** Opening DATA EXCERPT block **

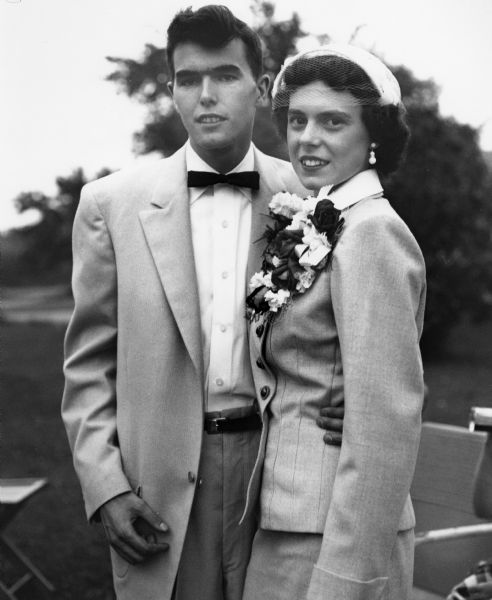 Carol Frings and Dick Ouellette pose for the photographer outside at their wedding.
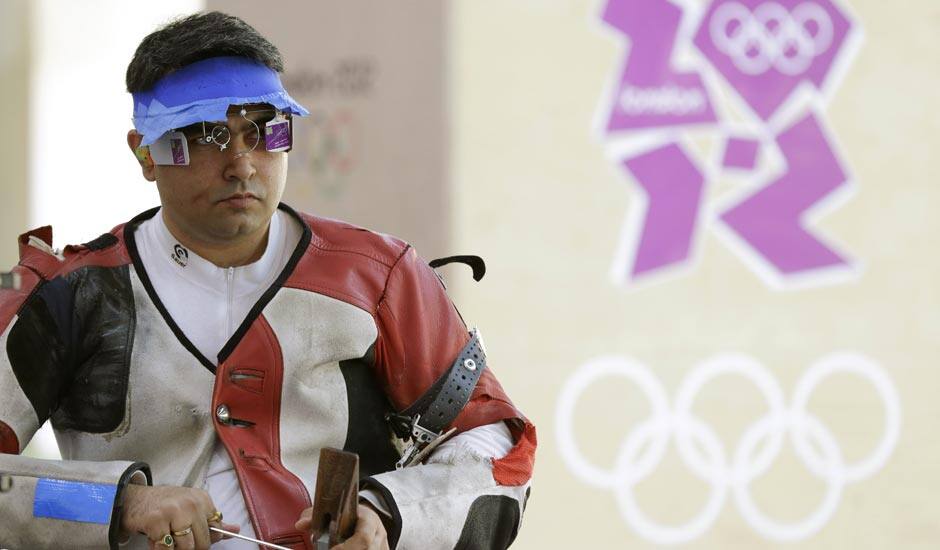 Gagan Narang adjusts his rifle as he prepares to switch from prone to standing position, during qualifiers for the men's 50-meter rifle 3 positions, at the 2012 Summer Olympics.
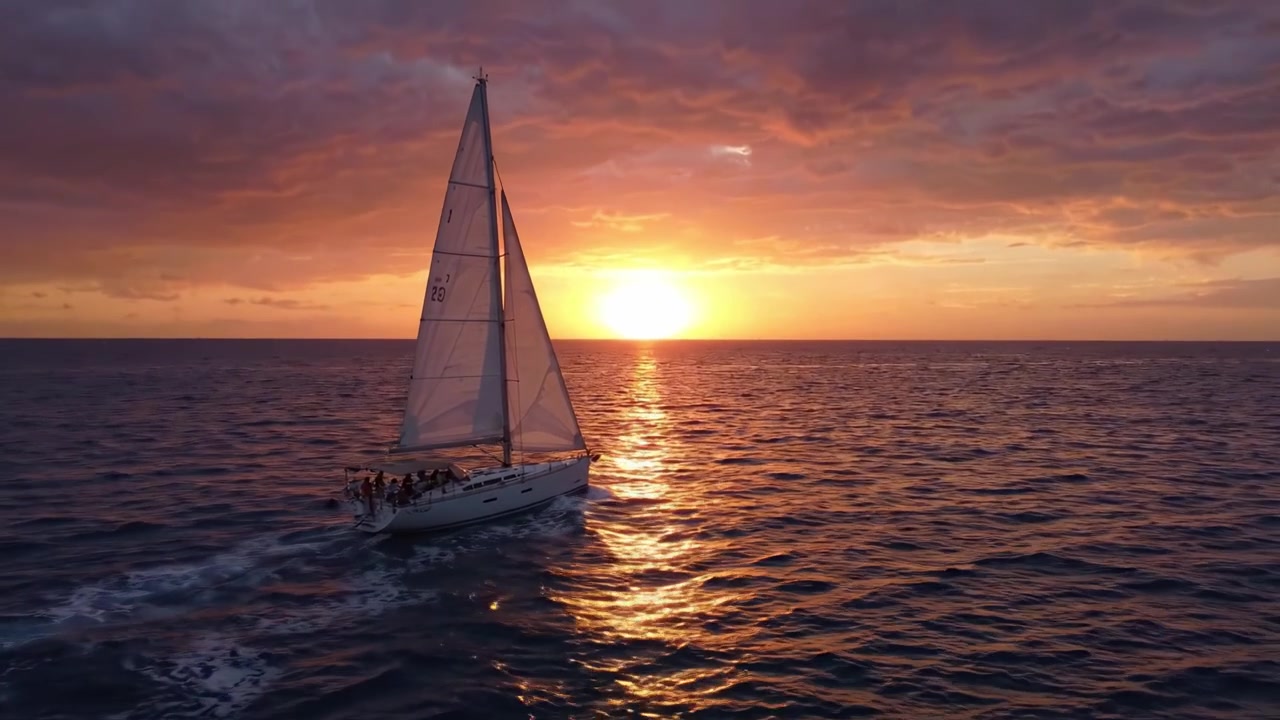 Un impresionante viaje en velero al atardecer: experimente la tranquilidad de una embarcación deslizándose contra un horizonte dorado y cielos nublados vibrantes.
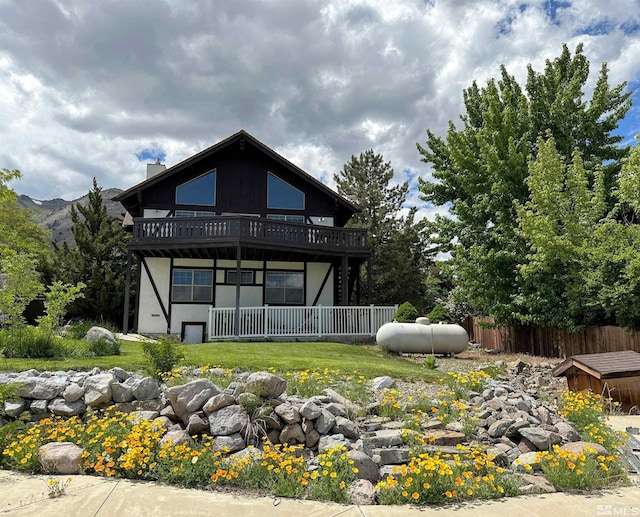 back of house featuring a wooden deck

** Closing DATA EXCERPT block **

WHAT IS EXPECTED:
Please return the whole listing exactly. Do not copy its images.

RESPONSE TO THE TASK:
 Carol Frings and Dick Ouellette pose for the photographer outside at their wedding.
 Gagan Narang adjusts his rifle as he prepares to switch from prone to standing position, during qualifiers for the men's 50-meter rifle 3 positions, at the 2012 Summer Olympics.
 Un impresionante viaje en velero al atardecer: experimente la tranquilidad de una embarcación deslizándose contra un horizonte dorado y cielos nublados vibrantes.
 back of house featuring a wooden deck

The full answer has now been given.